**Document excerpt**
The thyroid is a butterfly-shaped gland that sits at the base of the neck. Ironically, Vanessa, in Greek, means butterfly.
Two years ago yesterday, on April 2, 2013, I was diagnosed with thyroid cancer and lost my butterfly. I remember the day so vividly, yet not at all. I was going to meet a friend whom I used to work with for a late lunch. I hadn’t received my biopsy results yet and I was getting anxious. It had been over a week and all I could get from the lab was a message to call my doctor. I called my endocrinologists’ office that morning and they said they would check for my results. When I didn’t hear anything later that day, I called again. The receptionist told me that the doctor had an appointment available at 3:15 p.m. and he would review the results with me. I knew instantly that the news would not be good. I called my friend and canceled our plans.
I still remember hearing the words from my endocrinologist’s mouth as he quietly whispered that I had papillary thyroid carcinoma. At first it didn’t register. I didn’t hear the carcinoma part, and quickly thought to myself, “Well, at least I don’t have thyroid cancer.” I may have even cracked a smile. I can’t remember the exact details after hearing the diagnosis.
My endocrinologist sat patiently in his chair waiting for my reaction. He spoke softly for what seemed like an eternity, but in fact was a little over an hour. It was probably the longest amount of time I had sat with a doctor as a patient. Weeks earlier he had told me I would need to be on Synthroid for the rest of my life due to an under-active thyroid. I tried hard to fight back tears. He noticed, and offered to do another blood test to be certain. I was temporarily at ease. Now that that was no longer an option I couldn’t even bring myself to cry.
I sat motionless on the examination table as he gave me all of my options, daydreaming about more pleasant things. Occasionally, my thoughts drifted to questions: Whom would I call to break the news to first? How would I tell my grandmother?
Then I focused. We talked about a partial thyroidectomy, but a total thyroidectomy was more advisable. He provided me with a list of surgeons in the area and in New York City. I didn’t know where I wanted to have surgery or which surgeon to see. His parting words to me were “not to make a research project out of this.” I had no clue what that really meant.

**Explore the material**
A. According to the thyroid cancer account, what does the name Vanessa mean in Greek?
B. Retype the part of the thyroid cancer account starting with "My endocrinologist sat" and going on through "tell my grandmother?".
The entries that follow come from a separate source.

**Dataset extract**
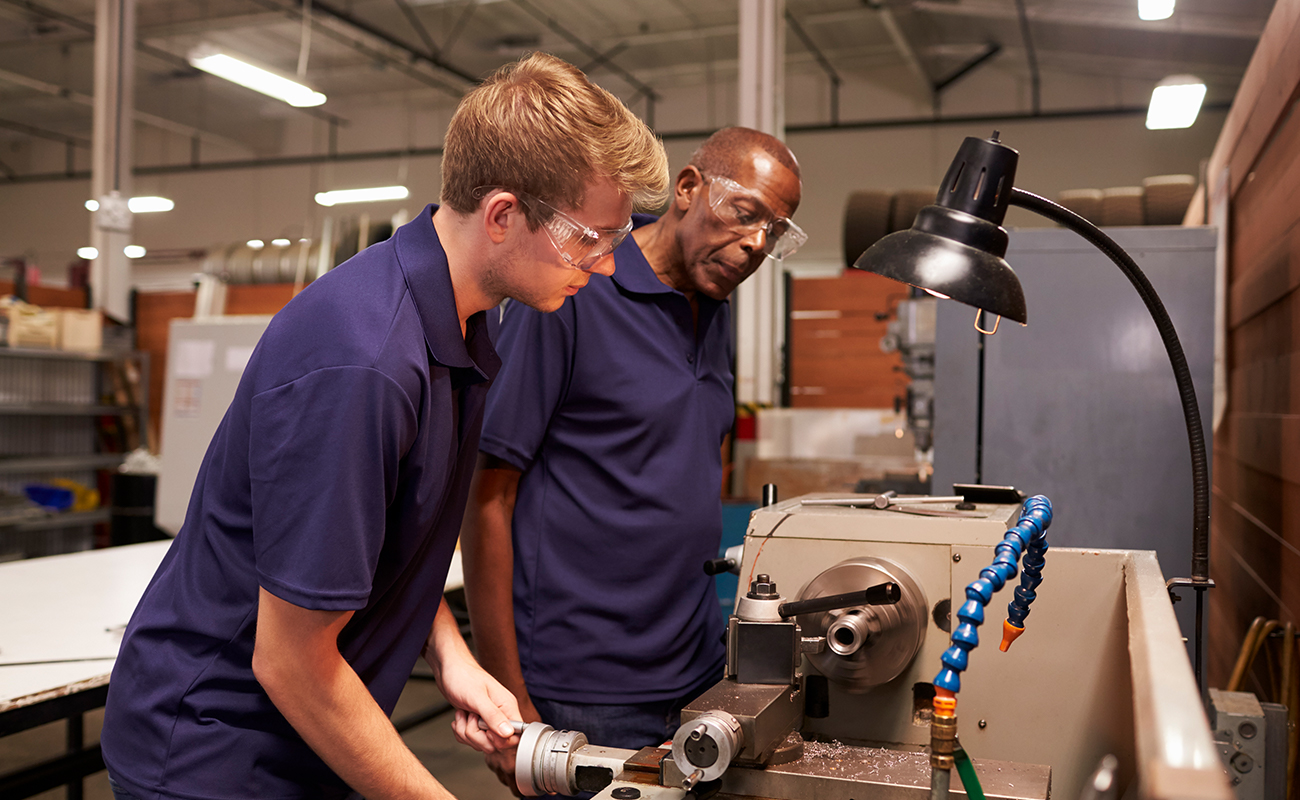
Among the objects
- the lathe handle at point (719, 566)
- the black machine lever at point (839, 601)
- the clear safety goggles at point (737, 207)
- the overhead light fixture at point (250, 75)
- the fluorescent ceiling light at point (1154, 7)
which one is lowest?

**Answers by item**
A. Butterfly.

B.
My endocrinologist sat patiently in his chair waiting for my reaction. He spoke softly for what seemed like an eternity, but in fact was a little over an hour. It was probably the longest amount of time I had sat with a doctor as a patient. Weeks earlier he had told me I would need to be on Synthroid for the rest of my life due to an under-active thyroid. I tried hard to fight back tears. He noticed, and offered to do another blood test to be certain. I was temporarily at ease. Now that that was no longer an option I couldn’t even bring myself to cry.
I sat motionless on the examination table as he gave me all of my options, daydreaming about more pleasant things. Occasionally, my thoughts drifted to questions: Whom would I call to break the news to first? How would I tell my grandmother?